= TEXTE À LIRE =

-.-.-

Mignons petits autocollants…

10 juillet 2012


La mondialisation selon l’autocollant alternatif

La communication alternative

La pub alternative, ça coûte juste un doigt et c’est pour les booseux, d’où le terme alternatif. Les associations,festivals et évènements culturels sans thune sont les spécialistes du genre. Y a les fanzines, ces magazines hebdo ou mensuels gratuits et spécialisés, comme le DailyRock. Y a aussi les affiches sauvages, les flyers, et les autocollants. Ca, ça reste de la comm de jeunes SDF créatif.

Mais la vraie publicité alternative, c’est mort

L’originalité est devenue la norme. Les grosses marques ont repris les codes de la contre-culture avec leur sac d’or. Fini, ta pub à la télé pour ton foie gras entre celle des mycoses et des tampons. La mode est à la publicité sauvage et déguisée.

-.-.-

= LIGNES DE DONNÉES =

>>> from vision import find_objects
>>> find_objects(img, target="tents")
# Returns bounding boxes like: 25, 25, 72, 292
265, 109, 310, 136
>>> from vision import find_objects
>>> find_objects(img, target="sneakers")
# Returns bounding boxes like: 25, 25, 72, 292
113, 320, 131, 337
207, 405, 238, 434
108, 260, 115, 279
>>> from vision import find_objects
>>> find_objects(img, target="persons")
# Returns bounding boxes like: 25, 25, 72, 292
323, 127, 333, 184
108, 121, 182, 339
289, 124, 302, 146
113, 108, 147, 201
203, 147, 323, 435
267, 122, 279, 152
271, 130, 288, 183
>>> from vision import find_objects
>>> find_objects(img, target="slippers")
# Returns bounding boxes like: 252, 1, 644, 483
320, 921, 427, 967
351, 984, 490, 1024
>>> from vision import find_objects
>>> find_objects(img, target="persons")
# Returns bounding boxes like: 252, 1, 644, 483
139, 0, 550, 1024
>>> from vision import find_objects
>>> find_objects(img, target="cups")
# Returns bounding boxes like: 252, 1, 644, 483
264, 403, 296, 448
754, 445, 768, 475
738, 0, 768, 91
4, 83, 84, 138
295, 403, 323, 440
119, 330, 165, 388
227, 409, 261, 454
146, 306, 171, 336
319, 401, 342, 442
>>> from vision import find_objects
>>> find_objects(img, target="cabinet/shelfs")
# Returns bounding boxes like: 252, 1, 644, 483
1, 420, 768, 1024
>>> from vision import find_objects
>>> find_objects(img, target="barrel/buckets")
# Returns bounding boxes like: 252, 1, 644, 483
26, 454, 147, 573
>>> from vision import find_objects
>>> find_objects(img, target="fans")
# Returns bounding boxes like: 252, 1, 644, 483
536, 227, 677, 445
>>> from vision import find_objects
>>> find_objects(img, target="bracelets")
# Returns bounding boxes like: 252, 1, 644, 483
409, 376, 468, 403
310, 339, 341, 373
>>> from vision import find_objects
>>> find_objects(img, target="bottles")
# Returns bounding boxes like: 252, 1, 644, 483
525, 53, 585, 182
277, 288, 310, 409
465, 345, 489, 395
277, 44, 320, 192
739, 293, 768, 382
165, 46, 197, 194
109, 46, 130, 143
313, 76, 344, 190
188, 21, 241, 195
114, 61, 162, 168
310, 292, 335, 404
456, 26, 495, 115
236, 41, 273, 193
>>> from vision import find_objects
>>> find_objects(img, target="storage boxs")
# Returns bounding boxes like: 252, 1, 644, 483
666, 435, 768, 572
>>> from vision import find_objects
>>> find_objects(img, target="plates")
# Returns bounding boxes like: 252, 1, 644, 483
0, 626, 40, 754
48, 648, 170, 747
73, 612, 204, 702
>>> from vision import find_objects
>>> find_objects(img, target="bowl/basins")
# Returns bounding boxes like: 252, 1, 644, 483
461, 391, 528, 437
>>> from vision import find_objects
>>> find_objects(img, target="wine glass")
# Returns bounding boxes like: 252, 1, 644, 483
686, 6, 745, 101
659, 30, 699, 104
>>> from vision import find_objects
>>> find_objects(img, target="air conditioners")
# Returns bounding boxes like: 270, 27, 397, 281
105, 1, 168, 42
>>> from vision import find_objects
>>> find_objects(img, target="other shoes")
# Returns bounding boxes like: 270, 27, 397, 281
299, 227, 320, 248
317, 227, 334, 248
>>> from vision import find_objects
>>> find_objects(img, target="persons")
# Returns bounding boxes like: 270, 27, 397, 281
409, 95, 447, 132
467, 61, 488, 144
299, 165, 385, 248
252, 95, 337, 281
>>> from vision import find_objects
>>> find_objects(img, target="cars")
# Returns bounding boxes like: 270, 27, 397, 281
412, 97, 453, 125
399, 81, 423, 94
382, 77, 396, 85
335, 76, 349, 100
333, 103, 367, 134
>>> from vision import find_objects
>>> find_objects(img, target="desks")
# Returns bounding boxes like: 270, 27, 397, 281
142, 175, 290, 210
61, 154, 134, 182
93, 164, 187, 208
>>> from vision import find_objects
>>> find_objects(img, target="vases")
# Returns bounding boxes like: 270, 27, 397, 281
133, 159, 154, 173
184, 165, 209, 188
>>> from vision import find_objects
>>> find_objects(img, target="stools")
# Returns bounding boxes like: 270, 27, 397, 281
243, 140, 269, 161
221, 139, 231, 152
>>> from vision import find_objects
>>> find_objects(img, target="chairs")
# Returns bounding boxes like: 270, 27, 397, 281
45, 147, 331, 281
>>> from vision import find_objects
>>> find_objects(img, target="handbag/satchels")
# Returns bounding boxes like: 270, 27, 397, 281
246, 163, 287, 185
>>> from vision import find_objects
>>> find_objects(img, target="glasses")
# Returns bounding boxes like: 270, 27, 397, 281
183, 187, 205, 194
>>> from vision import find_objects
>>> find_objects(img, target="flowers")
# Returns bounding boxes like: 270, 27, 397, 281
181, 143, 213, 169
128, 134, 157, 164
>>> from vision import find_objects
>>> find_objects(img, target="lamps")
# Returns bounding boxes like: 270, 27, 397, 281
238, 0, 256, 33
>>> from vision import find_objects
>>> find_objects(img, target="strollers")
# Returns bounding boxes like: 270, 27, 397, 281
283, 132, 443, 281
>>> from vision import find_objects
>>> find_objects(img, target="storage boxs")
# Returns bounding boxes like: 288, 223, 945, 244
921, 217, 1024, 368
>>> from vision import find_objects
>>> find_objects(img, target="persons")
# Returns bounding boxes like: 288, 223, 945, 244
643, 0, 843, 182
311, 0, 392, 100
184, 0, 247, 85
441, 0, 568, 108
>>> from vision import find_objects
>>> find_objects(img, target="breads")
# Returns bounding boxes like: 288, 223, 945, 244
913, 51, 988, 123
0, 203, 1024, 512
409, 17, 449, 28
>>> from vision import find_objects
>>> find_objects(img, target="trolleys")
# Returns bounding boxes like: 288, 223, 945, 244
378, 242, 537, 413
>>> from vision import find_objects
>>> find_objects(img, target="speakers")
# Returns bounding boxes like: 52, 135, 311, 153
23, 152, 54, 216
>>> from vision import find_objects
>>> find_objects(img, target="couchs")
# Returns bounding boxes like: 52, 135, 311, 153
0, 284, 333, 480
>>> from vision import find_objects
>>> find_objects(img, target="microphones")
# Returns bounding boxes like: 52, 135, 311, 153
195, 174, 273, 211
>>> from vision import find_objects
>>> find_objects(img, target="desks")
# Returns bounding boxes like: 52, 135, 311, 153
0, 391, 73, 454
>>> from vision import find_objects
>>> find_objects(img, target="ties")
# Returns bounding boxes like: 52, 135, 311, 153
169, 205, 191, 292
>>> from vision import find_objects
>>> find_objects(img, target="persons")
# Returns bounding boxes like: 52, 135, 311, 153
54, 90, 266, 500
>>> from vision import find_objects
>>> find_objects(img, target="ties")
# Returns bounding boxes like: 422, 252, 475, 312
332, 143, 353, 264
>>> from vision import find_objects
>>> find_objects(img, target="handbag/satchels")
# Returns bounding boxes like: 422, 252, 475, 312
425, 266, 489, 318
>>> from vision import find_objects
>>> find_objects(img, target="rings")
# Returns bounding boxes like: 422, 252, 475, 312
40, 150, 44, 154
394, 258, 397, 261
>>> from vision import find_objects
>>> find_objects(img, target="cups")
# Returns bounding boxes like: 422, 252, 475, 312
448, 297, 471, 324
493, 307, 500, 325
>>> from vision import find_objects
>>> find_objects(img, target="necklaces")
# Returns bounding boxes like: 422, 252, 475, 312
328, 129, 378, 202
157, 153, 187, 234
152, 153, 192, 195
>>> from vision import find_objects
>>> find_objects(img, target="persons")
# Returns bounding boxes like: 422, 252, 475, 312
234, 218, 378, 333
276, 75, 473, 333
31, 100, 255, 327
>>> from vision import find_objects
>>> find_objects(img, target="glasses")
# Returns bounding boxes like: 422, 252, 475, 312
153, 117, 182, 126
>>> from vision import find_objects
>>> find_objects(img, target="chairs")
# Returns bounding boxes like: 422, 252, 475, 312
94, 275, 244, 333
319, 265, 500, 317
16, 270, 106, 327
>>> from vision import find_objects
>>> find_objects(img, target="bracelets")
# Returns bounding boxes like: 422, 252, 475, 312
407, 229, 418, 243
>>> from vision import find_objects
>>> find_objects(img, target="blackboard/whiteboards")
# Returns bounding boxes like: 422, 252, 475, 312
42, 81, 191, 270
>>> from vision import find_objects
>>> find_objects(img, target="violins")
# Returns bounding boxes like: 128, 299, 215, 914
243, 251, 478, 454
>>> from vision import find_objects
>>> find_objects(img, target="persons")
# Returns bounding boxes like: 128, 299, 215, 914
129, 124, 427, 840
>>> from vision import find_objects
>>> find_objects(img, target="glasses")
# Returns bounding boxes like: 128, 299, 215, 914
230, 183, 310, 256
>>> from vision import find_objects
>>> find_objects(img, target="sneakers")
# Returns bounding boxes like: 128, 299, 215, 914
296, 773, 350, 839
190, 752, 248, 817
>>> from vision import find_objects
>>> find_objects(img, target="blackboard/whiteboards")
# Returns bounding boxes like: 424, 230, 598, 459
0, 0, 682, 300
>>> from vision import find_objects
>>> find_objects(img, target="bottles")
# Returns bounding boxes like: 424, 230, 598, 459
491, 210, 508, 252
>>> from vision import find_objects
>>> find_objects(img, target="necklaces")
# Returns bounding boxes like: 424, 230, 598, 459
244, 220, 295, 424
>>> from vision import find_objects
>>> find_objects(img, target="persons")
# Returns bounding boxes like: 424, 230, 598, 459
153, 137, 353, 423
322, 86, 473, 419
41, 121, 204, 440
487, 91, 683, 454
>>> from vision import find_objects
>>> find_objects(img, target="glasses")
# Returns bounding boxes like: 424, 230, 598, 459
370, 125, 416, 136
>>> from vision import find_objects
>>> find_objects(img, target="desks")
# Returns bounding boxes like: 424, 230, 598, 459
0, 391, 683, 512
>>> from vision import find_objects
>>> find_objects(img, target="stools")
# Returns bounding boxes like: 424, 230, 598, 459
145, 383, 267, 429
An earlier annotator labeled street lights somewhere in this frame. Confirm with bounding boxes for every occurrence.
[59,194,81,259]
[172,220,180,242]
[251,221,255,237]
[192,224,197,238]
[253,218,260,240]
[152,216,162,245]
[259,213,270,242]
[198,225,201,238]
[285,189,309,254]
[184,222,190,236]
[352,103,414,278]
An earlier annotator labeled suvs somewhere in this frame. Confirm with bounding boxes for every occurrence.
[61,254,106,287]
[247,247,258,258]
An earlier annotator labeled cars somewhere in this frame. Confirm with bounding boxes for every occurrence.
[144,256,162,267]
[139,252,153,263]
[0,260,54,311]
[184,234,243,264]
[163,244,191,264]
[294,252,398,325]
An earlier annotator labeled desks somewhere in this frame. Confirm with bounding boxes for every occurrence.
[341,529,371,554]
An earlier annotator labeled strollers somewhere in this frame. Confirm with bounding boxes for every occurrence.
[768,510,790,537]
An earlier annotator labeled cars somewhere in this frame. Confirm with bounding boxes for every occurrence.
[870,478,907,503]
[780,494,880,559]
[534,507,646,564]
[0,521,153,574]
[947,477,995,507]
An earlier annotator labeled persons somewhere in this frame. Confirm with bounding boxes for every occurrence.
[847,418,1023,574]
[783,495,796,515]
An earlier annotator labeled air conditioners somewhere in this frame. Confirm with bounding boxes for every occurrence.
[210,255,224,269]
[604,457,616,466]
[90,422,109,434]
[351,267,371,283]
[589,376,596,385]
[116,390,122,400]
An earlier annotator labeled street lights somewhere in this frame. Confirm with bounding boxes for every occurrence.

-.-.-

= CONSIGNE =
Recopiez fidèlement le passage du texte sur la publicité alternative, en commençant à "La mondialisation selon" et en terminant à "sauvage et déguisée.".

= RÉSULTAT ATTENDU =
La mondialisation selon l’autocollant alternatif

La communication alternative

La pub alternative, ça coûte juste un doigt et c’est pour les booseux, d’où le terme alternatif. Les associations,festivals et évènements culturels sans thune sont les spécialistes du genre. Y a les fanzines, ces magazines hebdo ou mensuels gratuits et spécialisés, comme le DailyRock. Y a aussi les affiches sauvages, les flyers, et les autocollants. Ca, ça reste de la comm de jeunes SDF créatif.

Mais la vraie publicité alternative, c’est mort

L’originalité est devenue la norme. Les grosses marques ont repris les codes de la contre-culture avec leur sac d’or. Fini, ta pub à la télé pour ton foie gras entre celle des mycoses et des tampons. La mode est à la publicité sauvage et déguisée.